(Stored data entries)
______________________________

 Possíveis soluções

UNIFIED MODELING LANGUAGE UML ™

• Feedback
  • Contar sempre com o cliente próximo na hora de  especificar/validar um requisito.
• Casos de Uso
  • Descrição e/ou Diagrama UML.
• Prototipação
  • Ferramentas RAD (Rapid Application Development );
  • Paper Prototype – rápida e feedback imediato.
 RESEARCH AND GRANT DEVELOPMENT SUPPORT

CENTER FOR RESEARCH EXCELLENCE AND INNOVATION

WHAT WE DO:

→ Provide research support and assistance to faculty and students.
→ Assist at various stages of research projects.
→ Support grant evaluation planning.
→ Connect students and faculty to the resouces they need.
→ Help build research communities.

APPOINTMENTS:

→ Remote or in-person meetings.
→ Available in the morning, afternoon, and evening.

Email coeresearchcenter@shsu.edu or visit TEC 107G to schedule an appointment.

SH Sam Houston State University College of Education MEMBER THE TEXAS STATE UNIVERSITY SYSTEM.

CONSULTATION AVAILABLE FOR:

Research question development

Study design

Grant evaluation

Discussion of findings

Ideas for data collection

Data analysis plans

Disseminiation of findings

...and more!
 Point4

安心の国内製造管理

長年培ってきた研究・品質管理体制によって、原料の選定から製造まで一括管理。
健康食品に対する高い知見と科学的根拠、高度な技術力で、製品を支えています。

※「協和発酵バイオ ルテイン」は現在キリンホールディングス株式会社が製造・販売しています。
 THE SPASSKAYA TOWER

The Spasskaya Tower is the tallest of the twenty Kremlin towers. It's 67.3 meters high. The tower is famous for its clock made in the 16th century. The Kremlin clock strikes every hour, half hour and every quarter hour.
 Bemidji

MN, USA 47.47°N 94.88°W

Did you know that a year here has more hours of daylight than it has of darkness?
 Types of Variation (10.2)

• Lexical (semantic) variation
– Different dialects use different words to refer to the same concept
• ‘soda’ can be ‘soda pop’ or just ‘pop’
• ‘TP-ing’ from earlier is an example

______________________________

YOUR OBJECTIVE
The full set of lines above should be retyped without a single change.

ANSWER BOX
 Possíveis soluções

UNIFIED MODELING LANGUAGE UML ™

• Feedback
  • Contar sempre com o cliente próximo na hora de  especificar/validar um requisito.
• Casos de Uso
  • Descrição e/ou Diagrama UML.
• Prototipação
  • Ferramentas RAD (Rapid Application Development );
  • Paper Prototype – rápida e feedback imediato.
 RESEARCH AND GRANT DEVELOPMENT SUPPORT

CENTER FOR RESEARCH EXCELLENCE AND INNOVATION

WHAT WE DO:

→ Provide research support and assistance to faculty and students.
→ Assist at various stages of research projects.
→ Support grant evaluation planning.
→ Connect students and faculty to the resouces they need.
→ Help build research communities.

APPOINTMENTS:

→ Remote or in-person meetings.
→ Available in the morning, afternoon, and evening.

Email coeresearchcenter@shsu.edu or visit TEC 107G to schedule an appointment.

SH Sam Houston State University College of Education MEMBER THE TEXAS STATE UNIVERSITY SYSTEM.

CONSULTATION AVAILABLE FOR:

Research question development

Study design

Grant evaluation

Discussion of findings

Ideas for data collection

Data analysis plans

Disseminiation of findings

...and more!
 Point4

安心の国内製造管理

長年培ってきた研究・品質管理体制によって、原料の選定から製造まで一括管理。
健康食品に対する高い知見と科学的根拠、高度な技術力で、製品を支えています。

※「協和発酵バイオ ルテイン」は現在キリンホールディングス株式会社が製造・販売しています。
 THE SPASSKAYA TOWER

The Spasskaya Tower is the tallest of the twenty Kremlin towers. It's 67.3 meters high. The tower is famous for its clock made in the 16th century. The Kremlin clock strikes every hour, half hour and every quarter hour.
 Bemidji

MN, USA 47.47°N 94.88°W

Did you know that a year here has more hours of daylight than it has of darkness?
 Types of Variation (10.2)

• Lexical (semantic) variation
– Different dialects use different words to refer to the same concept
• ‘soda’ can be ‘soda pop’ or just ‘pop’
• ‘TP-ing’ from earlier is an example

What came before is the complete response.